Recommendation: Add a sync() method which adds any surplus balance to the ETHOwned state variable while respecting the type(uint96).max limit, see also receive().

L-4: Donator blacklisting is ineffective and can be circumvented

A blacklisted donator can simply circumvent the blacklisting by using another account for donations. This is already proven within the test case "Claim incentives for unit owners when donator and service owner are different accounts" which shows that the donator can be an unrelated account.

The only point where the actual address of the donator is important is in Tokenomics._trackServiceDonations(...):

bool topUpEligible;
if (incentiveFlags[2] || incentiveFlags[3]) {
    address serviceOwner = IToken(serviceRegistry).ownerOf(serviceIds[i]);
    topUpEligible = (IVotingEscrow(ve).getVotes(serviceOwner) >= veOLASThreshold  ||
        IVotingEscrow(ve).getVotes(donator) >= veOLASThreshold) ? true : false;
}

Here, the top-up eligibility is determined based on the votes of the service owner or donator.
Therefore, the blacklisting is only effective if the service owner does not have enough votes and the alternative donator (to circumvent blacklist) does not have enough votes either.

L-5: Users can be DoS'ed on Depository.deposit(...) by front-runner

Anyone can front-run a user's Depository.deposit(uint256 productId, uint256 tokenAmount) transaction.
However, this is especially a problem whem the user desires a full deposit where tokenAmount is chosen such that the whole product.supply is used. In this case, the attacker can front-run the transaction with a miniscule tokenAmount in order to cause DoS for the user via a ProductSupplyLow error.

L-6: OLAS minting via treasury is not guaranteed

1. The OLAS.mint(...) method does not revert if the requested amount cannot be limited due to the inflation limit:

    function mint(address account, uint256 amount) external {
        // Access control
        if (msg.sender != minter) {
            revert ManagerOnly(msg.sender, minter);
        }

        // Check the inflation schedule and mint
        if (inflationControl(amount)) {
            _mint(account, amount);
        }
    }

2. The treasury itself correctly accounts for the OLAS inflation limit and thereby guarantees the minting of the the requested OLAS amount here and here.
3. However, the minter of OLAS can be changed via changeMinter(address newMinter) by the owner.
4. Then, the new minter can mint OLAS up to the inflation limit.
5. Next, the minter is changed back to the treasury contract.
6. Now, the minting via treasury (see references in step 2) will fail to mint enough OLAS without any error.

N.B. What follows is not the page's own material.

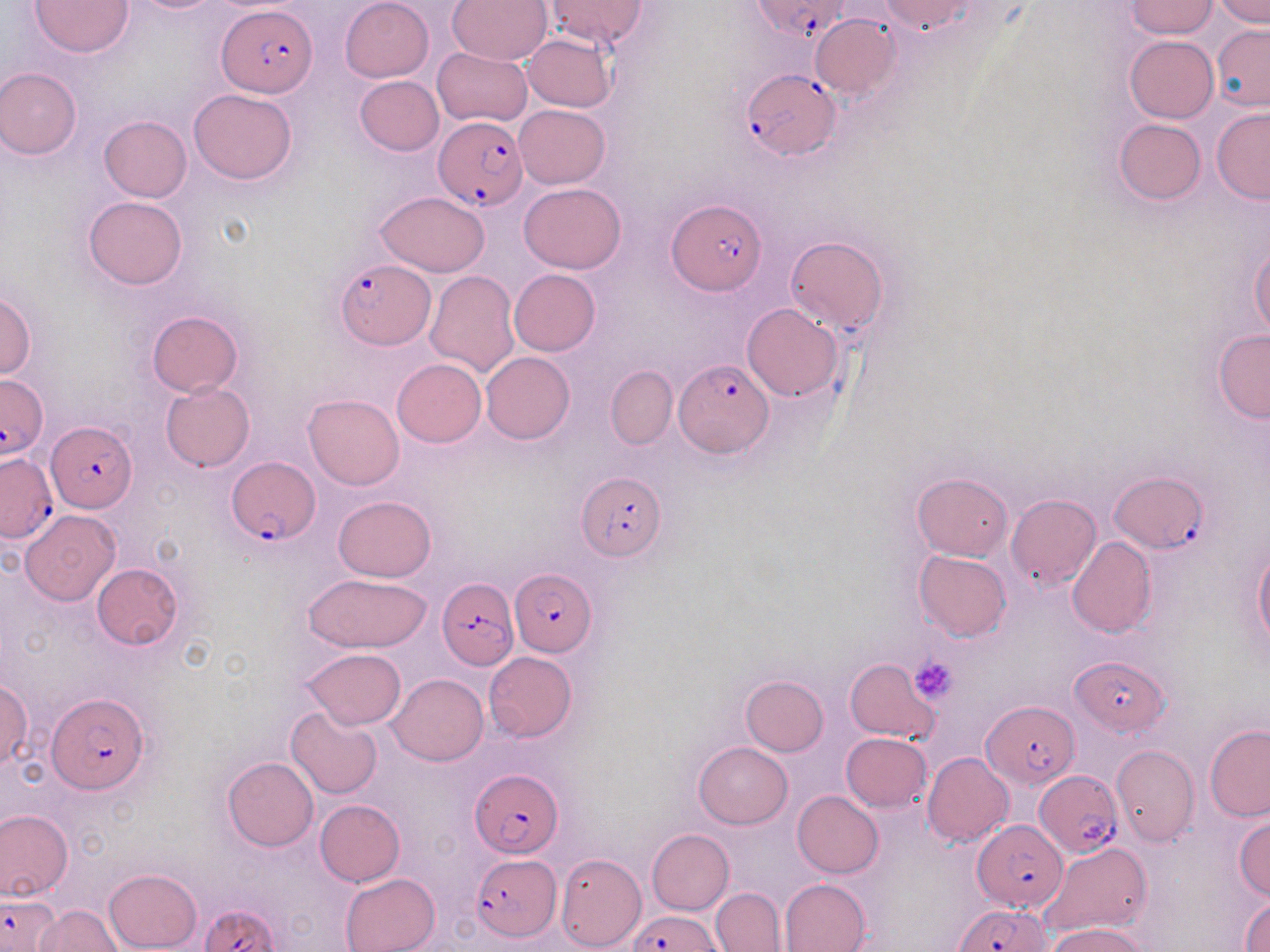
Approximate bounding boxes as named x1/y1/x2/y2 corners in pixels. Uninfected red blood cell locations: (x1=31, y1=0, x2=134, y2=57), (x1=340, y1=0, x2=433, y2=83), (x1=447, y1=0, x2=554, y2=67), (x1=1213, y1=0, x2=1270, y2=26), (x1=548, y1=1, x2=645, y2=48), (x1=1125, y1=1, x2=1219, y2=38), (x1=808, y1=11, x2=902, y2=99), (x1=1211, y1=25, x2=1270, y2=110), (x1=522, y1=34, x2=616, y2=113), (x1=1124, y1=35, x2=1219, y2=123), (x1=432, y1=48, x2=532, y2=126), (x1=0, y1=67, x2=81, y2=160), (x1=355, y1=76, x2=444, y2=156), (x1=188, y1=88, x2=298, y2=184), (x1=515, y1=105, x2=609, y2=189), (x1=1211, y1=108, x2=1270, y2=203), (x1=100, y1=116, x2=191, y2=201), (x1=1114, y1=118, x2=1206, y2=203), (x1=519, y1=181, x2=626, y2=274), (x1=374, y1=190, x2=490, y2=277), (x1=84, y1=196, x2=188, y2=289), (x1=785, y1=236, x2=889, y2=335), (x1=1249, y1=246, x2=1270, y2=338), (x1=508, y1=269, x2=601, y2=356), (x1=424, y1=270, x2=520, y2=377), (x1=0, y1=287, x2=36, y2=381), (x1=743, y1=303, x2=844, y2=401), (x1=146, y1=310, x2=242, y2=397), (x1=1214, y1=330, x2=1270, y2=423), (x1=481, y1=351, x2=574, y2=444), (x1=392, y1=358, x2=486, y2=447), (x1=606, y1=365, x2=677, y2=449), (x1=161, y1=382, x2=254, y2=472), (x1=304, y1=393, x2=404, y2=490), (x1=913, y1=472, x2=1012, y2=559), (x1=334, y1=495, x2=436, y2=582), (x1=1006, y1=495, x2=1101, y2=591), (x1=20, y1=511, x2=121, y2=606), (x1=1067, y1=536, x2=1157, y2=638), (x1=1254, y1=545, x2=1270, y2=650), (x1=914, y1=550, x2=1012, y2=641), (x1=92, y1=563, x2=184, y2=650), (x1=304, y1=574, x2=432, y2=653), (x1=302, y1=648, x2=407, y2=728), (x1=483, y1=651, x2=575, y2=741), (x1=845, y1=657, x2=940, y2=742), (x1=389, y1=673, x2=488, y2=766), (x1=740, y1=674, x2=828, y2=755), (x1=0, y1=678, x2=33, y2=771), (x1=285, y1=706, x2=383, y2=799), (x1=1205, y1=724, x2=1270, y2=819), (x1=841, y1=732, x2=931, y2=812), (x1=693, y1=742, x2=792, y2=829), (x1=1112, y1=745, x2=1199, y2=847), (x1=922, y1=752, x2=1014, y2=845), (x1=222, y1=757, x2=318, y2=852), (x1=792, y1=791, x2=883, y2=877), (x1=315, y1=799, x2=404, y2=886), (x1=0, y1=810, x2=72, y2=901), (x1=1233, y1=814, x2=1270, y2=900), (x1=645, y1=829, x2=734, y2=915), (x1=1043, y1=841, x2=1152, y2=937), (x1=555, y1=853, x2=645, y2=951), (x1=104, y1=868, x2=202, y2=951), (x1=339, y1=872, x2=440, y2=952), (x1=780, y1=878, x2=871, y2=952), (x1=711, y1=887, x2=785, y2=951), (x1=1240, y1=893, x2=1270, y2=950), (x1=34, y1=904, x2=122, y2=951), (x1=1047, y1=924, x2=1147, y2=952). Platelet locations: (x1=909, y1=656, x2=957, y2=702). Plasmodium falciparum-infected red blood cell locations: (x1=752, y1=0, x2=852, y2=44), (x1=219, y1=6, x2=318, y2=97), (x1=740, y1=70, x2=840, y2=160), (x1=432, y1=116, x2=528, y2=211), (x1=668, y1=200, x2=766, y2=293), (x1=335, y1=259, x2=434, y2=349), (x1=675, y1=359, x2=773, y2=456), (x1=0, y1=375, x2=49, y2=459), (x1=45, y1=423, x2=137, y2=512), (x1=0, y1=453, x2=57, y2=541), (x1=226, y1=457, x2=319, y2=544), (x1=1109, y1=470, x2=1206, y2=553), (x1=576, y1=473, x2=666, y2=562), (x1=511, y1=569, x2=596, y2=657), (x1=438, y1=576, x2=519, y2=670), (x1=1073, y1=655, x2=1167, y2=735), (x1=46, y1=692, x2=148, y2=793), (x1=983, y1=700, x2=1078, y2=788), (x1=470, y1=769, x2=563, y2=857), (x1=1034, y1=770, x2=1122, y2=857), (x1=972, y1=819, x2=1069, y2=911), (x1=469, y1=855, x2=559, y2=941), (x1=0, y1=893, x2=59, y2=950), (x1=201, y1=903, x2=280, y2=952), (x1=955, y1=905, x2=1049, y2=952), (x1=630, y1=910, x2=722, y2=951). Slide-level diagnosis: Plasmodium falciparum. Single field of view. Captured at 1000x magnification. Thin blood smear. Image is 1270×952 pixels. May-Grünwald-Giemsa-stained preparation. Optical microscopy.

NC-1: Treasury.drainServiceSlashedFunds() can leave dust behind in ServiceRegistry

Since the drainServiceSlashedFunds() method enforces the minAcceptedETH limit before draining funds from the ServiceRegistry. There can be occasions where small amounts (< minAcceptedETH) are left behind in the ServiceRegistry without any possibility to withdraw them.

Recommendation: Do not enforce minAcceptedETH when draining slashed funds.

NC-2: Add implementation of GuardCM.checkAfterExecution(...)

The implementation of the GuardCM.checkAfterExecution(...) method, which is the counterpart to GuardCM.checkTransaction(...), is empty.
There might be settings within the protocol that should not be changed via a multisig call. Thus, it is recommended to check for such invariants after the call within that method and revert if necessary.